People talking to John Sakowski often think he sounds a little bit like a surfer. A strange trait for a big-game, locked in, Big East pitcher, whose home stadium is 1,600 miles away from good surfing.
But there is something about his attitude. Something about the way he talks about himself and his journey and the game of baseball.
There is low key. There is under the radar. Then, there is Sakowski.
He is located somewhere in the subterranean depths of the college baseball hype machine; buried beneath the Ogallala aquifer and a youth science fair project on the layers of the Earth’s crust and a few feet above where your feet hit the magma. That’s where you’ll find the senior middle reliever as he gets ready to enter into his final season with the Bluejays.
He doesn’t mind keeping that low profile, though. That unflappable chill.
The laidback chemistry major who plans to one day become a dentist really only has one use for a spotlight: hitting those back molars with enough illumination to get to work. Now, open wide, please.
It’s not new, either: This relative anonymity, this feeling of letting things come when they’re ready.
Sakowski has never had much use for pomp or circumstance: not from his days playing baseball in a small-time local rec league where he describes himself as “more of a basketball guy,” nor while easing his way up through the ranks at Creighton Prep.
In many ways, his easygoing demeanor, his disdain for self-import, has always seemed a little more apt for a wetsuit and some crunchy waves than a pitching mound in a high-pressure situation.
“He was definitely a calming influence for the team,” said his high school pitching coach, Jerry Wellwood.
Make no mistake, beneath that placid, lake-smooth exterior and the self-deprecating attitude are waves of drive waiting to crash onto shore.
The man who used his decades of knowledge about the game to help mold Sakowski in his latter stages of high school knows about the fire hidden beneath. “The thing about John is that he was so competitive,” said Wellwood. “He hated to walk people. He would get out there and be competing like an animal.”
In spite of that fighting mentality, and the mental pliability that comes with an attitude like his, coming off a successful high school career, Sakowski had all the publicity of a CIA covert operative.
“We didn’t hear from a single school.” He says about his recruiting process, after becoming a late blooming star in high school. “My parents weren’t really big into the sports stuff, so we didn’t reach out to anybody and nobody reached out to me. Halfway through my senior year, I knew I was coming to Creighton already, so my dad told me ‘email the coach and see if you’ve got a shot.’”
The coaches agreed to let him come to a walk-on tryout, where he was awarded a “gray-shirt”: he was on the team, but unable to practice with the squad. From there was more work, more pitching. At each step, Sakowski’s uncut diamond of a pitching game got a little more polished. A little more honed.
Until finally, he was ready.
“When I was walking on, I didn’t know if I was going to be on the team,” Sakowski said. “For my first year and three quarters, I had no idea if I was going to make the team or not. I found out three days before we left for a road trip that I made the team.”

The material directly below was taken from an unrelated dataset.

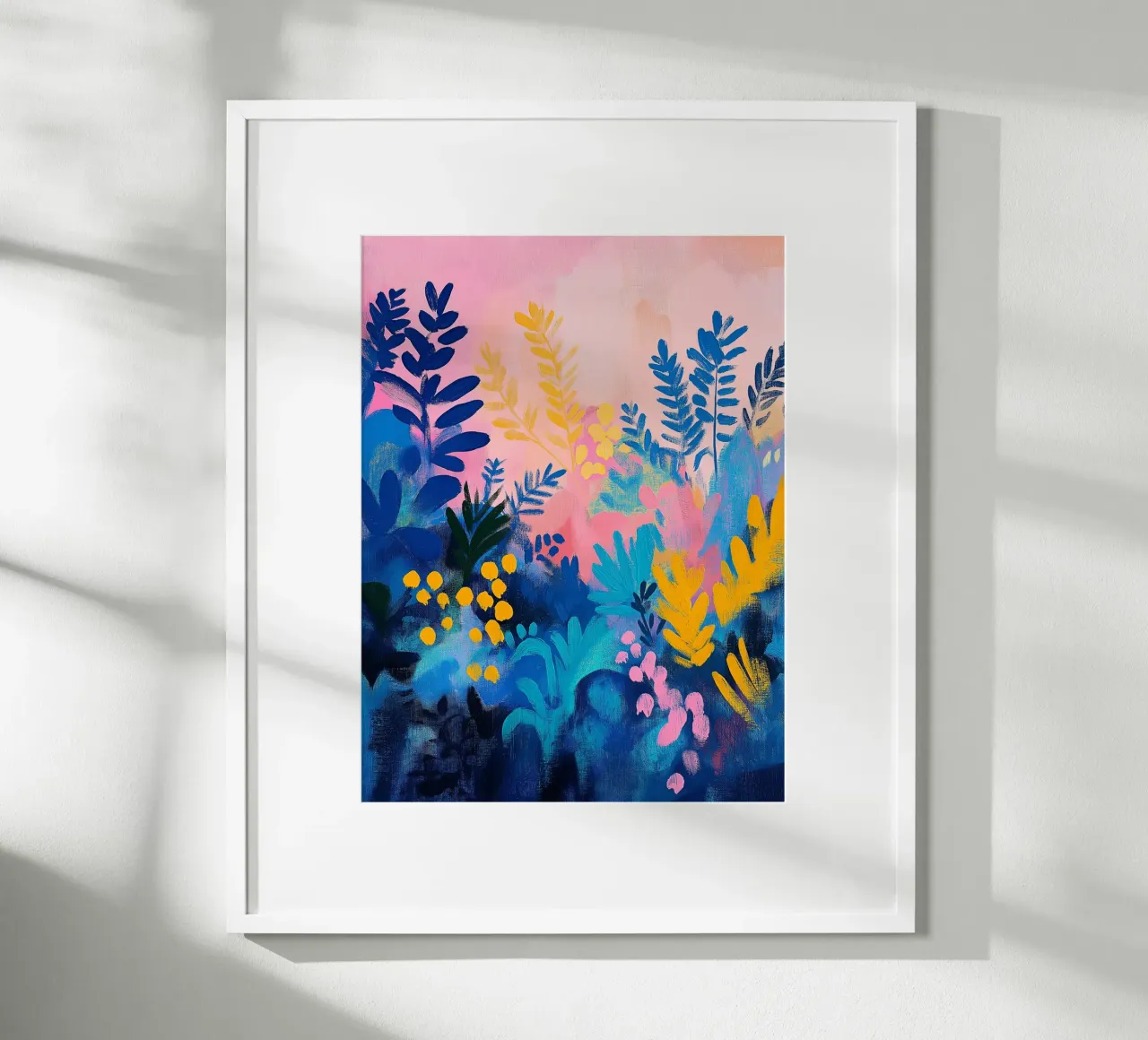 Jardin abstrait carta hahnemühle da Flora & Horizon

They told him he was on the team. And he needed to be ready, because he was going to pitch.
Since then, it’s been more work, more fun. Never one to close himself off to new ideas, Sakowski changed throwing styles. He changed again, and again.
“In high school I was just a normal stock pitcher,” Sakowski said. “When I came here they moved me to side arm. The summer before my junior year, I started throwing over the top and sidearm and now I have all these different pitches I can throw. It doesn’t have to be as good, because they can’t figure out what’s coming.”
As a junior he had a breakout season. Suddenly Sakowski’s vibe and his pitching matched up. The landlocked surfer saw a massive wave coming and hopped on.
“I finally felt comfortable on the mound, but things weren’t going well at first,” Sakowski said. “But, I told coach, I feel it coming. I don’t know if you can see it, but I am comfortable.”
Comfortable enough that he eventually ended the season with a 7-1 record, 2.83 ERA, and 44 strikeouts in 47.2 innings pitched.
When the stage was the biggest, the unworried right hander delivered some of his best performances against in-state rival Nebraska and against defending national champions Oregon State.
“Some people like to get themselves super hyped up before they come in,” Sakowski said. “I’ve tried that, but that doesn’t work for me. When I’m on the mound, I’m calm and relaxed. Everything’s normal.”
The Jays appear poised for a big season, and Sakowski can’t wait. The Omaha rec leaguer, the walk-on who practices meditation by competition, the guy with multiple deliveries and multiple big wins is not going to be a secret much longer. It’s hard to whisper a pitcher’s name when you’re shouting about a clutch strikeout.
“Winning the Big East. That’s the goal.” Sakowski said.